Bernard Cazeneuve, une force très intérieure

Le ministre du l'Intérieur, Bernard Cazeneuve, le 2 avril 2013 à Paris [Thomas Samson / AFP/Archives]

Présent en première ligne après les attentats, le ministre de l’Intérieur plaît aux Français par son comportement discret, loin de toute polémique.

 

Est-il si étonnant de savoir que la botanique, qui requiert calme et minutie, est l’un de ses passe-temps favoris ? Le discret Bernard Cazeneuve, à l’Intérieur depuis près d’un an, est désormais un personnage qui compte au sein du gouvernement. Et un ministre qui compte aux yeux des Français. Car en tenant fermement la barre ces dernières semaines, il a révélé une manière de fonctionner destinée à avancer, et non à briller.

 

Un visage rassurant

Sa gestion des attentats, au côté du couple Hollande-Valls, a été saluée par tous. Les deux tiers de la population l’ont en effet trouvé à la hauteur des événements et le voici auréolé d’une forte cote de popularité (52 % d’opinions favorables). Une notoriété que Bernard Cazeneuve a acquise presque malgré lui, face à des caméras qu’il préfère d’ordinaire éviter. Car son style est, justement, de ne pas vraiment en avoir.

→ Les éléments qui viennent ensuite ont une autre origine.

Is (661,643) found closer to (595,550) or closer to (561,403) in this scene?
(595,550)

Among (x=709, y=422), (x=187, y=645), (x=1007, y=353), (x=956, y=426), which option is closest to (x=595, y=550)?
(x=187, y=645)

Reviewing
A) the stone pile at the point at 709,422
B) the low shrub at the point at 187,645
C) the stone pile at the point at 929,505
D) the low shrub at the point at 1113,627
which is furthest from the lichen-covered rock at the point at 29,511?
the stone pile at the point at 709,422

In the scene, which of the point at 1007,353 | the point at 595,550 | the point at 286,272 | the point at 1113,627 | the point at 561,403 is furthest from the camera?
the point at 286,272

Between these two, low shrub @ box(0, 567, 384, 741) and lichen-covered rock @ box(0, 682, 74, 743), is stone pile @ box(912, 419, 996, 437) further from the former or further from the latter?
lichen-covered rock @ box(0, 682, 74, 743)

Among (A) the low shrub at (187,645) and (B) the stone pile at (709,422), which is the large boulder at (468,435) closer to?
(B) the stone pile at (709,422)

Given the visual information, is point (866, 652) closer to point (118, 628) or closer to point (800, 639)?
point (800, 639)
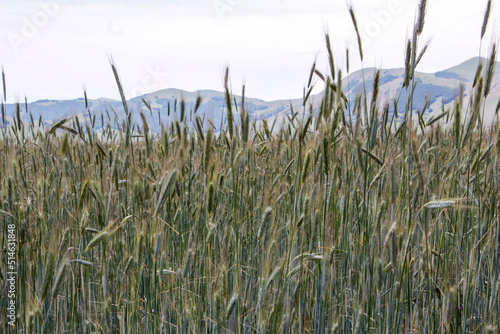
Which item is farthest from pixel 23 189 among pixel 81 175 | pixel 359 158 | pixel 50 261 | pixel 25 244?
pixel 359 158

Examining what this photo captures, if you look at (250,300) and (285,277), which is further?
(250,300)

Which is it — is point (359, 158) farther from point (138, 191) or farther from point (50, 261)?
point (50, 261)

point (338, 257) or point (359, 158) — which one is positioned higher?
point (359, 158)

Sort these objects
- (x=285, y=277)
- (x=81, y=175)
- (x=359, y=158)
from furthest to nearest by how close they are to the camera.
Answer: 1. (x=81, y=175)
2. (x=359, y=158)
3. (x=285, y=277)

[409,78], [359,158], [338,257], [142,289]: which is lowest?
[142,289]

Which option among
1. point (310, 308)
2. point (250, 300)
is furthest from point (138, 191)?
point (310, 308)

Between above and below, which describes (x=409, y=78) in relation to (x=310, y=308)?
above

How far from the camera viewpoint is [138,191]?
1654 mm

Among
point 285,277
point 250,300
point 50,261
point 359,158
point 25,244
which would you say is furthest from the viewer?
point 250,300

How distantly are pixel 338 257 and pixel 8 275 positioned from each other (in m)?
1.49

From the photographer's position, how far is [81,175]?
2584 millimetres

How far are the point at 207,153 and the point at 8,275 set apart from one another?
115cm

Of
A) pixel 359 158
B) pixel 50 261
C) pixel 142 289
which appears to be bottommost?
pixel 142 289

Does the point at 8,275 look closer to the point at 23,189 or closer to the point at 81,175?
the point at 23,189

"A la manière d’un Lionel Jospin, il n’est pas dans le flamboyant", explique Philippe Moreau Chevrolet, spécialiste en communication politique. Une version largement plus effacée, donc, que certains de ses prédécesseurs, que ce soit Manuel Valls, Nicolas Sarkozy, Dominique de Villepin ou Charles Pasqua. Une incarnation, aussi, de la présidence "normale" souhaitée par François Hollande. Car pour Bernard Cazeneuve, travailleur acharné, l’action prime sur la communication. Mais là encore, presque sans le vouloir, cette dernière fonctionne.

Certes, un Français sur deux juge l’ancien juriste ennuyeux ou technocrate, selon un sondage Odoxa, mais il avance avec rigueur, toujours posément, ses arguments. "Sa diction est lente, professorale, chaque syllabe est détachée, pour apporter de la pédagogie, pas de la séduction", ajoute P. Moreau Chevrolet. Une méthode qui montre aux citoyens un visage rassurant dans un contexte si délicat, sans pour autant tomber dans la stratégie politique. Car si Bernard Cazeneuve a redonné à son poste une vraie touche "à l’ancienne", il n’y voit pas, semble-t-il, un tremplin pour l’avenir.

De Bercy à Beauvau

S’il est aujourd’hui place Beauvau, le ministre le doit en partie à sa proximité avec François Hollande, lui le fidèle parmi les fidèles du chef de l’Etat. "Avec le président, […] nous n’avons pas besoin de nous parler pour nous comprendre", confiait-il récemment à Paris Match. Un soldat de confiance qui a baigné dans la famille socialiste dès l’enfance, avec un père responsable du PS de l’Oise.

Fabiusien, l’ancien membre des cabinets ministériels a su attendre son heure, propulsé en 2013 à Bercy, au Budget, pour remplacer Jérôme Cahuzac. Une opération déminage réussie qui lui a permis d’accéder, une fois Manuel Valls parti à Matignon, au poste de "premier flic de France".

L’idée de mettre un homme qui préfère les dossiers au terrain pouvait paraître périlleuse. Mais ce pari apparaît aujourd’hui gagnant.